Businesses in every sector around the world have transformed the way they work and law firms are no exception. Here, we take a look at some of the positive ways Covid-19 is reshaping the industry and what this means for lawyers in the future.

Leah Henderson, June 2020

The legal market

While we’ve seen businesses in many different sectors struggling throughout the pandemic, law firms have gotten by largely unscathed. And for the majority it’s actually been a lucrative period, with increased revenues and firms paying out special ‘Covid bonuses’ as a token of gratitude for the long hours lawyers have been putting in. It’s also a sure-fire signal that business is booming.

The shock to the economy will inevitably take its toll on finances for some types of firms. A boutiques or specialized firm that is rooted in just one or two types of work will have felt the effects more than a full-service firm, particularly if that firm gets most of its revenue from a sector that slowed down during the pandemic, like energy. Joe Conroy of Cooley tells us “one of the things we have done over the course of time is to build our firm to be resistant to different climates and to succeed in downturns. We have balance in litigation and in business. When work is scarcer, all the partners act as hunter-gatherers. We have intentionally built a practice that is broad – we do a number of different things, and if we are slow in one area, we have cover because we are busy in another.”

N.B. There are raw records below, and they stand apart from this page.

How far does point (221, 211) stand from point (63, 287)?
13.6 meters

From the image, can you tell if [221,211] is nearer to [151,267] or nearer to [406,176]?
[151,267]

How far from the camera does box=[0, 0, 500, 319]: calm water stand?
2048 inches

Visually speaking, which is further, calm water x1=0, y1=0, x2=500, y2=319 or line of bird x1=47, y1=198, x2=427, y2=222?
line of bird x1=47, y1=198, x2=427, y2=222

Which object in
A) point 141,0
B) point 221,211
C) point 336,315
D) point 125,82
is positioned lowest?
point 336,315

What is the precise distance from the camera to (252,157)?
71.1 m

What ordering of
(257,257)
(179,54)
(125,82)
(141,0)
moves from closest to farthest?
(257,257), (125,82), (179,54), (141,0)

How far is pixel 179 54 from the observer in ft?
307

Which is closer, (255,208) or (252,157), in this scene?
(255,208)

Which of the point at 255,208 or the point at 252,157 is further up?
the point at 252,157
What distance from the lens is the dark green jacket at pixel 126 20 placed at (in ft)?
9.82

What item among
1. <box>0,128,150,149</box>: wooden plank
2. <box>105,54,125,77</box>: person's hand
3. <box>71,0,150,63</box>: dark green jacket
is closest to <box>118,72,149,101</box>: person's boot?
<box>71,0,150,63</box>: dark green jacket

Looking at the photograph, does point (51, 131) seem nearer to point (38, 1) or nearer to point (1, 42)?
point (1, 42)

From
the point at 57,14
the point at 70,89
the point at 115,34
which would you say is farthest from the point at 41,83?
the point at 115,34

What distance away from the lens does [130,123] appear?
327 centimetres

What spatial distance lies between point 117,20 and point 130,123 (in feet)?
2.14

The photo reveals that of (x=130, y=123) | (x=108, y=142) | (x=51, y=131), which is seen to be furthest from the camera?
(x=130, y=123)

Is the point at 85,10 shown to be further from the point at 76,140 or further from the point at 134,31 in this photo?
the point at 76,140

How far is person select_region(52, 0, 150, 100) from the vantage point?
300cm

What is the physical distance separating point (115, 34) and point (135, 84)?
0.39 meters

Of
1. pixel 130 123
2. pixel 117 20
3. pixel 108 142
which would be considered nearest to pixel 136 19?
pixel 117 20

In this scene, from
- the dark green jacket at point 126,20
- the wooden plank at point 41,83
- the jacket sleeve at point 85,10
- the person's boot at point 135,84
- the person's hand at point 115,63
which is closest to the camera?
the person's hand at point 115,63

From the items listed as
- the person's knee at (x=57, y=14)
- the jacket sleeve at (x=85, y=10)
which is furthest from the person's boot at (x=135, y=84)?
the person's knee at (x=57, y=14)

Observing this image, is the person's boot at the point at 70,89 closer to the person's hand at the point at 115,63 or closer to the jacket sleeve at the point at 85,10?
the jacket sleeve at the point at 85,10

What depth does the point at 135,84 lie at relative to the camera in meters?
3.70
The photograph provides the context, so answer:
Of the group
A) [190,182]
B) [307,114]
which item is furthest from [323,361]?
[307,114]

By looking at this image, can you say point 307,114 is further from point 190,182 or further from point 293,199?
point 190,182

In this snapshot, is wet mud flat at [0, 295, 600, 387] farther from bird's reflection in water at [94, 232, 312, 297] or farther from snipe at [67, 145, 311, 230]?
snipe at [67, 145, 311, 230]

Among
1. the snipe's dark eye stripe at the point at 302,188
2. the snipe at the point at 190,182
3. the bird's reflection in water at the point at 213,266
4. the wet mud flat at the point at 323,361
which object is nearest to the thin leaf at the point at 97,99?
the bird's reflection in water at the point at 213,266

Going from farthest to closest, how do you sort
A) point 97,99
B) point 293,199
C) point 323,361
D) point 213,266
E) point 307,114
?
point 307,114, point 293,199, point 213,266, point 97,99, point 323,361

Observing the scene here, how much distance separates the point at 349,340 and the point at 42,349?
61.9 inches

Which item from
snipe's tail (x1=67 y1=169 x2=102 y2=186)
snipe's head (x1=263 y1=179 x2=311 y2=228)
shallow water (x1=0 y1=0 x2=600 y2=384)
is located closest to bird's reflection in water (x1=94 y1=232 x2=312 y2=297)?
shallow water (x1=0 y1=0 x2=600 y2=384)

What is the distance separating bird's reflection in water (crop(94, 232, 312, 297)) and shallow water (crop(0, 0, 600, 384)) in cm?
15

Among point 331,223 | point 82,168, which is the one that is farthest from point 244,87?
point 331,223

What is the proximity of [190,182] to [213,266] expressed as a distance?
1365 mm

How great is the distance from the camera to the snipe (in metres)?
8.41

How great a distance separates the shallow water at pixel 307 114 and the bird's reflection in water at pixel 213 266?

Jami McKeon, firm chair of Morgan Lewis says “we suspect combinations and financial stress of economic downturn will inevitably leave fewer players in the market.”  She continues that in order to survive, law firms will need to be agile and make strategic investments for the long-term. Phil Inglima, managing partner of Crowell & Moring, predicts that “over the next ten years, the challenge will be how many firms can remain viable and competitive when the legal behemoths are growing and gobbling up regional capacity.” At the time of writing, Floridian firm Holland & Knight and Texas-based Thompson & Knight were set to merge – it will be the first major BigLaw union since the pandemic took hold.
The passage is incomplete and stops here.